On June 5, 2017, in Pioneer Centres Holding Co. Employee Stock Ownership Plan & Trust v. Alerus Fin., N.A., Case No. 15-1227, the U.S. Court of Appeals for the Tenth Circuit held that the plaintiff bears the burden on each element of its breach of fiduciary duty claim under ERISA.
Plaintiff brought suit for breach of fiduciary duty against the independent transactional trustee in connection with a failed employee-stock purchase transaction which would have allowed the ESOP to become the 100% owner of the car dealerships. The ESOP purchase transaction failed because one of the car manufacturers, whose contract required that it approve any change in ownership of the dealership, had stated that it would not approve the transaction if it gave the ESOP 100% ownership. Plaintiff asserted that Defendant failed to sign the transaction documents and send them to the car manufacturer. As a result, the car dealership sold its assets to a third party for a significantly higher price.

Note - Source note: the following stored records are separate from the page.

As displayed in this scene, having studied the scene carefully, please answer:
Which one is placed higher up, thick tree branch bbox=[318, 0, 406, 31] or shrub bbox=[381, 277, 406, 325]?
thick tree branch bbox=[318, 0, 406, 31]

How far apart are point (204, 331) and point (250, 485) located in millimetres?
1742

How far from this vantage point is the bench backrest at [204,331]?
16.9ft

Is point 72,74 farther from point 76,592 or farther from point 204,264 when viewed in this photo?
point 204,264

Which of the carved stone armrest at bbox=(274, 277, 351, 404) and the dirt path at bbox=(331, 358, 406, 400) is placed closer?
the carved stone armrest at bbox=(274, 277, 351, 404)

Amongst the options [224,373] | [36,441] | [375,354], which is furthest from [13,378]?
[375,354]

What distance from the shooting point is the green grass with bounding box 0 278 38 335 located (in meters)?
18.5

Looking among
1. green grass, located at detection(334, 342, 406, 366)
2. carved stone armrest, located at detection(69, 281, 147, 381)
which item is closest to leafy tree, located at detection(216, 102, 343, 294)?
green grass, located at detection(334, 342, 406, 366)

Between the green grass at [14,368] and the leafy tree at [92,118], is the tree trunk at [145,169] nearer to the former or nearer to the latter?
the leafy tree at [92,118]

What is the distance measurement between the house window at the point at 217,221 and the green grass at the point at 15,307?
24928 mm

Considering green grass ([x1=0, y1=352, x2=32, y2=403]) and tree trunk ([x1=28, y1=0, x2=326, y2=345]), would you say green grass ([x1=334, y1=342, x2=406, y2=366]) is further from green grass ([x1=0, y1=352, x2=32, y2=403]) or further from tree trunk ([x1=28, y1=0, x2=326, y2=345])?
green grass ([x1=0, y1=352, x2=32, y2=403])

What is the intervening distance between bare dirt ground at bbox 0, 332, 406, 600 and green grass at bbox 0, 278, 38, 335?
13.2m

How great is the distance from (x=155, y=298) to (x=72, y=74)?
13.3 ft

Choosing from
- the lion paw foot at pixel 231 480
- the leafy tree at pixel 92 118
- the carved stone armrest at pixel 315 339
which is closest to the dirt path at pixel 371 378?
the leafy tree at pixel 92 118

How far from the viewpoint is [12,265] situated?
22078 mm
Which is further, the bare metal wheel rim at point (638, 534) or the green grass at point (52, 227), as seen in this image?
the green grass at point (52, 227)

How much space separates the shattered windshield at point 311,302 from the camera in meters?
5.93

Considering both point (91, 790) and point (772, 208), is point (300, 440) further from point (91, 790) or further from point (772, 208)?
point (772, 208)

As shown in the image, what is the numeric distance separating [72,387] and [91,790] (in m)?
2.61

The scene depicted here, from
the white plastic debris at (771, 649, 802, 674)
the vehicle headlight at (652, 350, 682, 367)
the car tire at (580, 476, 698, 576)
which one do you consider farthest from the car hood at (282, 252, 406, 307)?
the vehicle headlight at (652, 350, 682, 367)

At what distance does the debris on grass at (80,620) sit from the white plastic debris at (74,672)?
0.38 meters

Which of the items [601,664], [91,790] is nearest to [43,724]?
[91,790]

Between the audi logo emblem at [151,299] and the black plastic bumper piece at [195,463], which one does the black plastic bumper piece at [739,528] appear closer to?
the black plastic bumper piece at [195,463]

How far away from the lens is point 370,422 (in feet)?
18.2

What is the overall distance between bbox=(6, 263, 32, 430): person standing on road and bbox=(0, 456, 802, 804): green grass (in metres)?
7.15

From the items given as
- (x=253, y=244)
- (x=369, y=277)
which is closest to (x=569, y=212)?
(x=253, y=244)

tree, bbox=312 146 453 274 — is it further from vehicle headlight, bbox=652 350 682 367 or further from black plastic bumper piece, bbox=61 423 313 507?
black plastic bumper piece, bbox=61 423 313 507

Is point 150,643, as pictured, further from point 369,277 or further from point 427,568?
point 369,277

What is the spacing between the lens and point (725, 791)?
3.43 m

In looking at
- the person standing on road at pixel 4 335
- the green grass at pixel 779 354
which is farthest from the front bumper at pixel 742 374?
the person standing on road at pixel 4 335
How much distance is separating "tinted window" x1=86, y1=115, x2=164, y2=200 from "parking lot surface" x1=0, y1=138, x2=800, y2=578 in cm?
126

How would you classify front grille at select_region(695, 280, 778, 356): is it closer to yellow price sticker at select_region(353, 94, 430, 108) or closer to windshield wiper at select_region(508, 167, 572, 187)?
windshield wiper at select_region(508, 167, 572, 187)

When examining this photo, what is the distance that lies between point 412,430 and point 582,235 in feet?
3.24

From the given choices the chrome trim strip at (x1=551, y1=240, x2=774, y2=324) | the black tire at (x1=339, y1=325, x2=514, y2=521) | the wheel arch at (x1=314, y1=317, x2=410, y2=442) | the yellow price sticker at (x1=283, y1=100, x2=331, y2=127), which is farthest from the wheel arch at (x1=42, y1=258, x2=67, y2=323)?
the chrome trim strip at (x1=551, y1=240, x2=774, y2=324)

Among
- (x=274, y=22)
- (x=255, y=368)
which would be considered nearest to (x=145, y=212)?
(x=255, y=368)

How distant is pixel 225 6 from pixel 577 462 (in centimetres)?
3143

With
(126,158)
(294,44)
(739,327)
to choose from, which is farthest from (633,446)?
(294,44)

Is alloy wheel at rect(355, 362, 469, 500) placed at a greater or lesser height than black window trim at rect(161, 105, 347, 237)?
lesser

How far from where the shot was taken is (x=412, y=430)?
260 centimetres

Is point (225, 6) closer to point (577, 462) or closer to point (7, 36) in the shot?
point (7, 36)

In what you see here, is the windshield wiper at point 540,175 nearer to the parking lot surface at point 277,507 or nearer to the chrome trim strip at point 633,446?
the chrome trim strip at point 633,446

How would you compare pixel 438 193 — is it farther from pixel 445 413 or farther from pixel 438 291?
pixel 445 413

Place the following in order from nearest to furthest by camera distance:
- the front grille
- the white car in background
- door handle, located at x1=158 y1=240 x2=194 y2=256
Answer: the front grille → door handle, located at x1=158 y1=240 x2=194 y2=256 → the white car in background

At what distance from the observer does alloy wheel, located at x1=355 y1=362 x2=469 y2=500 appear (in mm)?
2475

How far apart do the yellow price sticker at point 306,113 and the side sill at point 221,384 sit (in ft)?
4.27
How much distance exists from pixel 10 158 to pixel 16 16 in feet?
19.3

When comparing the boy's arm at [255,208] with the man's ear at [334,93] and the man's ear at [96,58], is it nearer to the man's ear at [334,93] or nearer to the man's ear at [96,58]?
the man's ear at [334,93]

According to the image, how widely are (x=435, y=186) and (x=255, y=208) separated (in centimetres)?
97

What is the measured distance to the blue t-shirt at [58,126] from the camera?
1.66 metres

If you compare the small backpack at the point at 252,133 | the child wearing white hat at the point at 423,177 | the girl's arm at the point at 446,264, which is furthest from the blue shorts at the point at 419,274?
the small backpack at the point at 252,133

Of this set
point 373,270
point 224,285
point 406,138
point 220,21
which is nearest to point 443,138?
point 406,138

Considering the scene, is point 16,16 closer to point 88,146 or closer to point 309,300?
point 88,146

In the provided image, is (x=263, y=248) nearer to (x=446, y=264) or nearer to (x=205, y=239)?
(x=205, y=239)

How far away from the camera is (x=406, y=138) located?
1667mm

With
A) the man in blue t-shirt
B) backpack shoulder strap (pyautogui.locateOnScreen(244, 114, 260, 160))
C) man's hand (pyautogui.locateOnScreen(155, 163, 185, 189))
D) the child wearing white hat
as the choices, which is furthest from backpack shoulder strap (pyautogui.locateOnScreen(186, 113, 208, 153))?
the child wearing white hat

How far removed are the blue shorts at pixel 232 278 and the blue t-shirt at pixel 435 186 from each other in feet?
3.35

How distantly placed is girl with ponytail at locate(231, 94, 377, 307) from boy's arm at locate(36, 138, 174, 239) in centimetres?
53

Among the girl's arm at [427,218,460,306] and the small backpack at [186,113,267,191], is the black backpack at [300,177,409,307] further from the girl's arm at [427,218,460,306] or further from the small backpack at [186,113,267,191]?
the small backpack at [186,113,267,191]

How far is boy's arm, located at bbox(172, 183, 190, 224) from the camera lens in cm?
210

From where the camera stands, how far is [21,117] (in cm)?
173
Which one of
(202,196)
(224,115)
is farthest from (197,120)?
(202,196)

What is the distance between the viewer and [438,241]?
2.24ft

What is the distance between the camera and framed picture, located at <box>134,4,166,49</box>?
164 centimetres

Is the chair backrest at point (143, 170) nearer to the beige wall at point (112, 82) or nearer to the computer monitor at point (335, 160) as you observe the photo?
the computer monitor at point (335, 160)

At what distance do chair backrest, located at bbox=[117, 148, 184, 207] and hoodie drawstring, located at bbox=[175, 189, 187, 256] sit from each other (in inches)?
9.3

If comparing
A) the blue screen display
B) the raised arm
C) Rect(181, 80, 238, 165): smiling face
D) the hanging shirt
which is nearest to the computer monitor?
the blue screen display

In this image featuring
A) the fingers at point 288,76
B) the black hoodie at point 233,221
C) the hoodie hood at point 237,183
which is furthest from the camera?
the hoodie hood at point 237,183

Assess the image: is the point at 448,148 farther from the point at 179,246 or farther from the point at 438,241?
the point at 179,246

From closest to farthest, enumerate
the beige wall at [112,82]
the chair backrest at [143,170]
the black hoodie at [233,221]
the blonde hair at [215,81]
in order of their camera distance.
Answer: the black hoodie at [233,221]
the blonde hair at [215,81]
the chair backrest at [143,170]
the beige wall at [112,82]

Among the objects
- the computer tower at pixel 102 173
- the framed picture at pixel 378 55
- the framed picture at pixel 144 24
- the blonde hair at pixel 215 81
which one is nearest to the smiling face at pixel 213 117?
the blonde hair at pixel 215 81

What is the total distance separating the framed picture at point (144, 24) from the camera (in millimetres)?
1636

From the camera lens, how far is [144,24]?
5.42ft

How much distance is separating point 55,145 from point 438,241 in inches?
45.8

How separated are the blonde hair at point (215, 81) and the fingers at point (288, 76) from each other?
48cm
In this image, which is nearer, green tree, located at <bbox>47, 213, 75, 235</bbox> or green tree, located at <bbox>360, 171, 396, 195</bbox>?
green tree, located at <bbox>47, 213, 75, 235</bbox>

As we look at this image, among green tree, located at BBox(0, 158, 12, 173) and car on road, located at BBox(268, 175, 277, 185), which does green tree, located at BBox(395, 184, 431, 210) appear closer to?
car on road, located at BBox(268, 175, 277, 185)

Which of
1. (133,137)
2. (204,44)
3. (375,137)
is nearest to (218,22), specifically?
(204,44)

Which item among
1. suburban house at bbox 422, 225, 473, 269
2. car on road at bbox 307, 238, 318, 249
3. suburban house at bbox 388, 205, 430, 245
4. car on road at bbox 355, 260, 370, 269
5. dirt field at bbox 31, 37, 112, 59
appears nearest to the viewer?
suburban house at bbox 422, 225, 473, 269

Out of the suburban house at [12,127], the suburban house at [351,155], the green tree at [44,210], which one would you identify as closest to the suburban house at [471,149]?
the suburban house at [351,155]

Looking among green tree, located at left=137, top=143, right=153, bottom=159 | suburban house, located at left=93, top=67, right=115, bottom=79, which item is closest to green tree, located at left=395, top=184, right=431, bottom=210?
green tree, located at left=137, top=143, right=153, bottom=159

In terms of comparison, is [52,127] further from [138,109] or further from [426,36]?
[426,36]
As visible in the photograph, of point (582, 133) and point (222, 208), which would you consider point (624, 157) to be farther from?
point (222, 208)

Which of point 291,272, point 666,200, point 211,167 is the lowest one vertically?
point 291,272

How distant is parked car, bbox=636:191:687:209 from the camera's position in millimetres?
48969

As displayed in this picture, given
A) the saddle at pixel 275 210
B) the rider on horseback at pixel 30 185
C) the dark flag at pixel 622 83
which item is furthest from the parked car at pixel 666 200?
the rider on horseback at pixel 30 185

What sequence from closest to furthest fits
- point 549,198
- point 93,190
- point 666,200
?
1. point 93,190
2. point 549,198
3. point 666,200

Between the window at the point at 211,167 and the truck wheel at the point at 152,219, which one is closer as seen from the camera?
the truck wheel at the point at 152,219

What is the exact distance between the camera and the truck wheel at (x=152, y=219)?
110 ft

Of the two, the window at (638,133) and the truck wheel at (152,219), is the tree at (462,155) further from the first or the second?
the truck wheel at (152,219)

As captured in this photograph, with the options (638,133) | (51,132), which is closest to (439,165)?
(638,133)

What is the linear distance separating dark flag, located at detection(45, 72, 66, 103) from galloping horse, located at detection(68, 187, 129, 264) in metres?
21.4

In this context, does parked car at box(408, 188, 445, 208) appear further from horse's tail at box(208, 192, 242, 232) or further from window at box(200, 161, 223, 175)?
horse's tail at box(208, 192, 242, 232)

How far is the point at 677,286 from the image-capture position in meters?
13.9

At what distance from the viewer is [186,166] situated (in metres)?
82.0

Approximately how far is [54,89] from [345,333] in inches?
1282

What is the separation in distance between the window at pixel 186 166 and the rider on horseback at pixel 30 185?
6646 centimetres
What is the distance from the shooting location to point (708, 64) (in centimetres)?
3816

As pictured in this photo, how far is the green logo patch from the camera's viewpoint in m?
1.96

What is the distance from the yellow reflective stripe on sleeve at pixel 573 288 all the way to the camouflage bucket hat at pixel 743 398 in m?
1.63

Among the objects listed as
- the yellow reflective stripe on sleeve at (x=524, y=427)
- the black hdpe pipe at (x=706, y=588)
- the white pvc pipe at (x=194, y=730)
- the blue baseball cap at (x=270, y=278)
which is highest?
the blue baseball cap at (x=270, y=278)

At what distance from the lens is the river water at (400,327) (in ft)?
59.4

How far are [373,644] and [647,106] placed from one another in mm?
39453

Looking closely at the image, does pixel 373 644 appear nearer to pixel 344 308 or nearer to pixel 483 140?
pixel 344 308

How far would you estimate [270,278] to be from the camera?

The Tenth Circuit recognized that the Fourth, Fifth, and Eighth Circuit Courts of Appeals have adopted a “burden-shifting” framework which requires that once an ERISA plaintiff has proven a breach and prima facie case of loss, the burden shifts to the trustee to prove that the breach of duty did not cause the loss. However, the Court rejected this analysis and found that the statute’s plain language did not support “burden-shifting.” In addition to holding that Plaintiff had failed to demonstrate that Defendant’s alleged breach caused the Plaintiff to suffer damages, the Court concluded that the statute’s plain language limited liability to losses “resulting from” a breach of fiduciary duty. The Court determined that because causation is an element of the claim, the burden remains with the plaintiff at all times. This holding follows decisions from the Second, Sixth, Ninth, and Eleventh Circuit Courts of Appeals.